La responsabilità del silenzio

Il segno della discontinuità. L'attesa innervosisce, genera ansia, ti mette in testa brutti pensieri, qualche volta delude.

La responsabilità del silenzio

Il segno della discontinuità. L'attesa innervosisce, genera ansia, ti mette in testa brutti pensieri, qualche volta delude. Non è facile saper aspettare. Questo vale nella vita come nella politica. È per questo che si cominciano a sentire i malumori intorno al governo Draghi. Ma siamo sicuri che è cambiato qualcosa? C'è chi fa il suo lavoro di partigiano «contiano» e ci sguazza. Chi scommette sul tutto come prima e chi teme di aver sbagliato strada. È che dopo tanto tempo a cercare uno spiraglio si chiede uno squarcio di speranza. Non domani, adesso. Non è saggio, ma ci sta.

Qualcuno sostiene che sia un Conte ter allargato, tanto per rendere ancora più variopinta la maggioranza. Non si sente il colpo di reni. Le zone del contagio sono ancora colorate. La scuola non riapre. I negozi sono lucciole intermittenti. La vaccinazione continua a camminare a due cilindri. Niente miracoli. Domani non è ancora un nuovo giorno.

Quello che pesa è il silenzio. Draghi non parla. Non va in tv. Non mette messaggi in una bottiglia.
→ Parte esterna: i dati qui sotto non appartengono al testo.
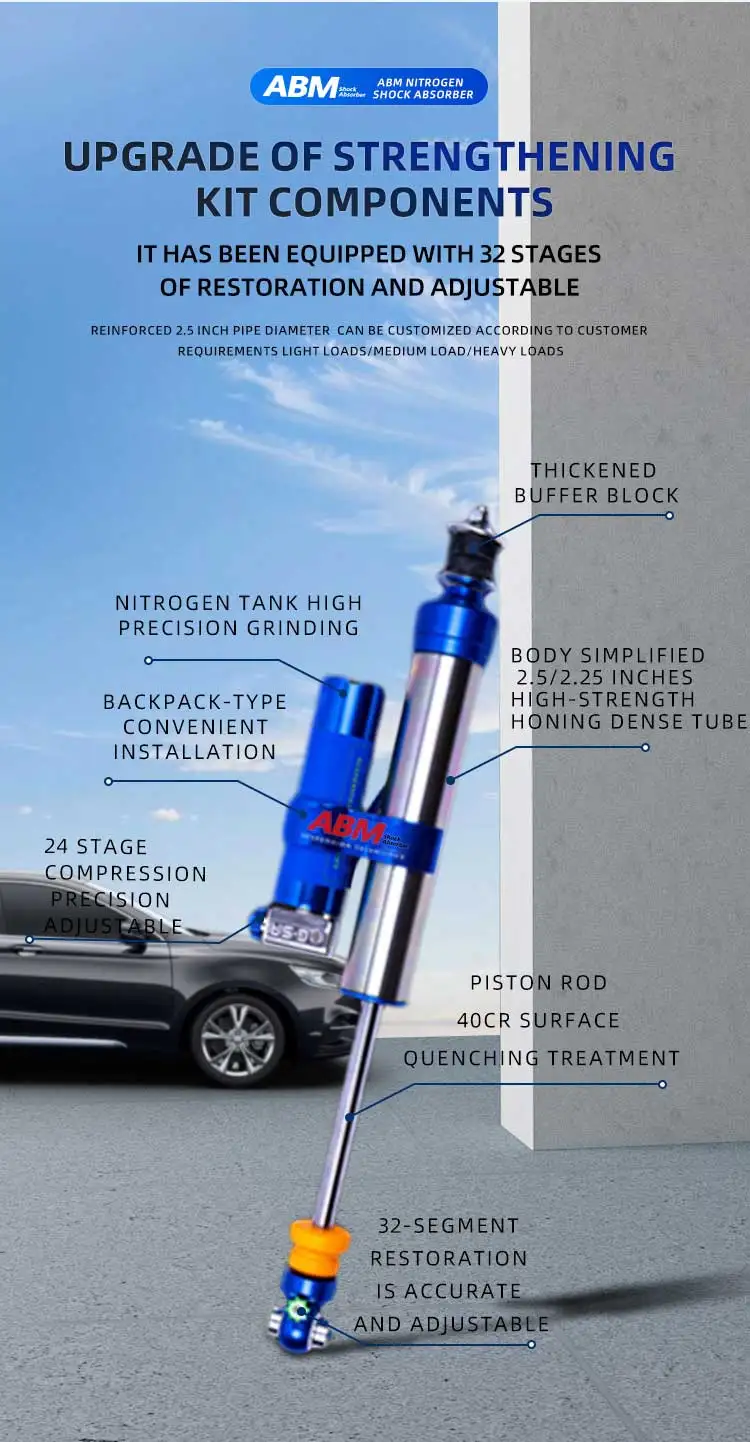 ABM Shock Absorber ABM NITROGEN SHOCK ABSORBER

UPGRADE OF STRENGTHENING KIT COMPONENTS

IT HAS BEEN EQUIPPED WITH 32 STAGES OF RESTORATION AND ADJUSTABLE

REINFORCED 2.5 INCH PIPE DIAMETER CAN BE CUSTOMIZED ACCORDING TO CUSTOMER REQUIREMENTS LIGHT LOADS/MEDIUM LOAD/HEAVY LOADS

THICKENED BUFFER BLOCK

NITROGEN TANK HIGH PRECISION GRINDING

BODY SIMPLIFIED 2.5/2.25 INCHES HIGH-STRENGTH HONING DENSE TUBE

BACKPACK-TYPE CONVENIENT INSTALLATION

ABM Shock Absorber

24 STAGE COMPRESSION PRECISION ADJUSTABLE

PISTON ROD 40CR SURFACE QUENCHING TREATMENT

32-SEGMENT RESTORATION IS ACCURATE AND ADJUSTABLE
Si fa sentire solo nei luoghi istituzionali e pazienza se le sue parole in Europa sono state dure. Non bastano a segnare un cambio di passo.

Se si cambia solo per un attimo prospettiva è proprio quel silenzio che dovrebbe rassicurare. Le parole ci hanno già incantato. Ne abbiamo sentite troppe. Tutti i giorni, con la promessa che se saremmo stati buoni il male sarebbe andato via. Dipende tutto da voi. Fate i bravi e passa la paura. Adesso sappiamo che molto dipende da noi, certo, mica è sempre colpa del Palazzo, ma non tutto. Ci sono cose che vanno fatte senza spendere troppe parole.

Allora il silenzio non vuol dire che non è cambiato nulla o che Draghi si è perso. Quel silenzio potrebbe essere un caricarsi sulle spalle le responsabilità. Tocca a me, tocca al governo, fare in fretta i passi necessari per trovare una via d'uscita. Non vi coinvolgo moralmente in un ipotetico fallimento. Magari è proprio qui la prima svolta di Draghi. Non parla fino a quando non avrà in mano un risultato concreto. Il suo silenzio non cerca alibi. Si prende sulle spalle la croce. Allora per un po' dovremmo fidarci di questo silenzio. Dargli una possibilità. Assecondarlo.

Non è un modo per oscurare i vetri del Palazzo. È non creare inutili illusioni. È affondare le mani nella realtà e la realtà ha i suoi tempi.

Non sono gli stessi del flusso di messaggi. Questo non significa dare a Draghi una fiducia illimitata. Anche per lui ci sarà il punto della resa dei conti. È il giorno in cui Draghi dirà quanti e quali fatti ci sono all'ombra del suo silenzio.